We would like to cite a detailed response of Sheikh Muhammad bn Salih Al-Munajjid, on this matter. He said:

“The husband has to treat his wife kindly, because Allah says “and live with them honorably” (Al-Nisa‘ 4:19)

Part of living with one’s spouse honorably is having intercourse, which is obligatory upon the husband, as much as is sufficient to satisfy her, so long as it does not harm him physically or distract him from earning a living.

The wife is obliged to obey her husband if he calls her to his bed, and if she refuses then she is sinning, because of the report narrated that the Prophet (peace and blessings of Allah be upon him) said: “If a man calls his wife to his bed and she does not come to him, and he goes to sleep angry with her, the angels will curse her until morning.” (Al-Bukhari)

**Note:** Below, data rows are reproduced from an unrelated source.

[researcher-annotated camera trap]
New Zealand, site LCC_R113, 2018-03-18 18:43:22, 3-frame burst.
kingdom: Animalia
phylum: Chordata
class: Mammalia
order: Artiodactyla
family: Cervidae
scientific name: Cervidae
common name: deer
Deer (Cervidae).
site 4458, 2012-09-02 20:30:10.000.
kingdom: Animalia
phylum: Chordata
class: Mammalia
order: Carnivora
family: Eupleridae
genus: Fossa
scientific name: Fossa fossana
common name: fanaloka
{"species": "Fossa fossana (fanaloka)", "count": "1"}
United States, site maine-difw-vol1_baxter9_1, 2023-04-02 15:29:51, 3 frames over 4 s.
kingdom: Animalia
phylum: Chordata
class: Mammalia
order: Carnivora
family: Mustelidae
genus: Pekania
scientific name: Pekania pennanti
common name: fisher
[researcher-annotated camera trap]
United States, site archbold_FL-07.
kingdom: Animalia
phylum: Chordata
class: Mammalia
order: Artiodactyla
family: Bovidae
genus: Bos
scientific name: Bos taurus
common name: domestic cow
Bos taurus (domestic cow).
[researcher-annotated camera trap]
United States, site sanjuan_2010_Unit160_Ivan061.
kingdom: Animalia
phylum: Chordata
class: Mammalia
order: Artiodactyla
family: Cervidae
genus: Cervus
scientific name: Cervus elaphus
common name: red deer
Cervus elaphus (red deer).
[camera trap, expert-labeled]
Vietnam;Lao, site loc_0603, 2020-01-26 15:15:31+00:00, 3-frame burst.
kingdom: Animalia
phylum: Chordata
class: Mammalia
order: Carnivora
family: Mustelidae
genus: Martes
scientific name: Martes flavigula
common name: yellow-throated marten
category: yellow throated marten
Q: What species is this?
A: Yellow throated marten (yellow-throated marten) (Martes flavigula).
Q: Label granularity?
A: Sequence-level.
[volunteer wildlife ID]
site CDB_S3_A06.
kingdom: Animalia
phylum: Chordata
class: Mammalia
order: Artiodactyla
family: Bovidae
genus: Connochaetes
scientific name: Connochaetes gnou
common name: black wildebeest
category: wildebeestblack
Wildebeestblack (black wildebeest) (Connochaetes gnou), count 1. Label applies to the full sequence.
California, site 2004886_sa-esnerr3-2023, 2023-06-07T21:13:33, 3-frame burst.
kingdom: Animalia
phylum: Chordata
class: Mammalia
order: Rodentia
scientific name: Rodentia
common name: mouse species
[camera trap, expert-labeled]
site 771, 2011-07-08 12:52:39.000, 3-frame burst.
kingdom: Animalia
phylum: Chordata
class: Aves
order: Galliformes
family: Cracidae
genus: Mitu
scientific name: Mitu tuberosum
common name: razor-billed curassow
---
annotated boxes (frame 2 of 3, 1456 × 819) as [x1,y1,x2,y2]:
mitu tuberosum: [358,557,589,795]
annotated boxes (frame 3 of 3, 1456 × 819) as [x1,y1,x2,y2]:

Sheikh al-Islam (Ibn Taymiyah) (may Allah have mercy on him) said: “She has to obey him if he calls her to his bed, and this is a duty that is obligatory upon her. … If she refuses to respond to his call, then she is being disobedient and willfully defiant. … As Allah says:

As to those women on whose part you see ill conduct, admonish them (first), (next) refuse to share their beds, (and last) beat them (lightly); but if they return to obedience, seek not against them means (of annoyance” (Al-Nisaa‘ 4:34)” (Al-ftawa Al-Kubra)

But it is not permissible for the husband to force his wife to do that for which she is not able with regard to intercourse. If she has an excuse because she is sick or she cannot bear it, then she is not sinning if she refuses to have intercourse.

Ibn Hazm said: “Both slave women and free women are enjoined not to refuse the master or husband if he calls them for intercourse, so long as the woman who is called is not menstruating or sick and likely to be harmed by intercourse, or observing an obligatory fast. If she refuses with no excuse then she is cursed.” (Al-Muhalah)

The wife whose husband is harming her by having intercourse too often may come to some agreement with her husband concerning a specific number that she can put up with, and if he does more to such an extent that it is harmful to her, then she has the right to refer the matter to the judge, who may determine a specific number and oblige both husband and wife to adhere to that.

So, both spouses have to tackle this problem in a kind, loving and frank manner; and each of them should understand the rights and duties that they have, because most marital problems stem from ignorance of that.

Some husbands are keen to satisfy their own desires, and they hasten to do that without caring about their wives or paying attention to their right to pleasure, so the wife finds no enjoyment in it, hate it, and it becomes a problem and a burden for her.

Hence we say: ” Strive to create love and affection between you and your wife; pay attention to her situation and understand her feelings; avoid that which will harm her or hurt her. Tell her of the sharia ruling concerning this issue and help her to follow it, and do not put her off, and be moderate in your approach, and you will get what you want.”